I do what I love. I love reporting, especially radio reporting. I love reporting well-researched, enterprising feature stories most of all: stories that capture unforgettable moments or put a human face on an important issue or take the listener somewhere they’d never think to go.

I’ve carried this love (along with a digital recorder) into secluded forests, haunted museums, tourist traps, chicken farms — and a train full of rowdy, sad commuters raising their glasses to the end of an era (listen to my reporting from the final voyage of America’s last bar car.)

I spent more than a year reporting in Newtown, Connecticut as the editor of Newtown Patch. This included breaking news coverage of the Sandy Hook Elementary School shooting and a year’s worth of reporting on its local aftermath. I’ve also covered government, business, technology, health, arts, education and science on local and regional scales.

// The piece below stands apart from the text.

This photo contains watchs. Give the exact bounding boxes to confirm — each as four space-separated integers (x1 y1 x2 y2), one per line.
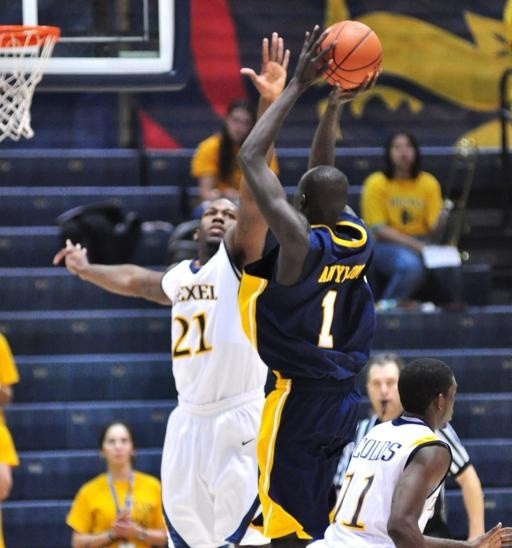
135 528 147 546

My work has been cited by The New York Times, NBC News and The Huffington Post. My radio work has appeared on NPR’s “All Things Considered.” In 2013 I appeared as a guest on MSNBC’s Alex Witt show to talk about the future of the Sandy Hook Elementary School.

What else do I do?

I teach mass communication and media studies courses at Sacred Heart University in Fairfield, Conn., where I introduce students to the basics of media literacy. That means we talk about everything from journalism ethics to the hidden messages in Kendrick Lamar’s “Swimmin’ Pools (Drank.)” The Modern Timepiece (that’s what that link above means) is my infrequently-updated media studies blog.

I believe media literacy is essential for understanding the world outside our doors. From advertising to social media to TV news, the messages that reach our eyes and ears can help us or harm us. It’s up to us to learn how to distinguish the good from the bad.

What else do I do?

I read, I make music (sometimes in public), I spend time walking in the woods, and I climb a mountain every now and then. I go to film screenings, renaissance faires, museums and punk rock shows. I I spend way too much time cleaning up guinea pig cages, but I’m still happy to have the little critters around.

Like Mark Twain — one of my heroes — I’ve rambled my way from small-town Missouri, on the banks of the Mississippi River, to the stone walls and “apizza” joints of Connecticut. Along the way, I’ve tried to grab every adventure I could catch.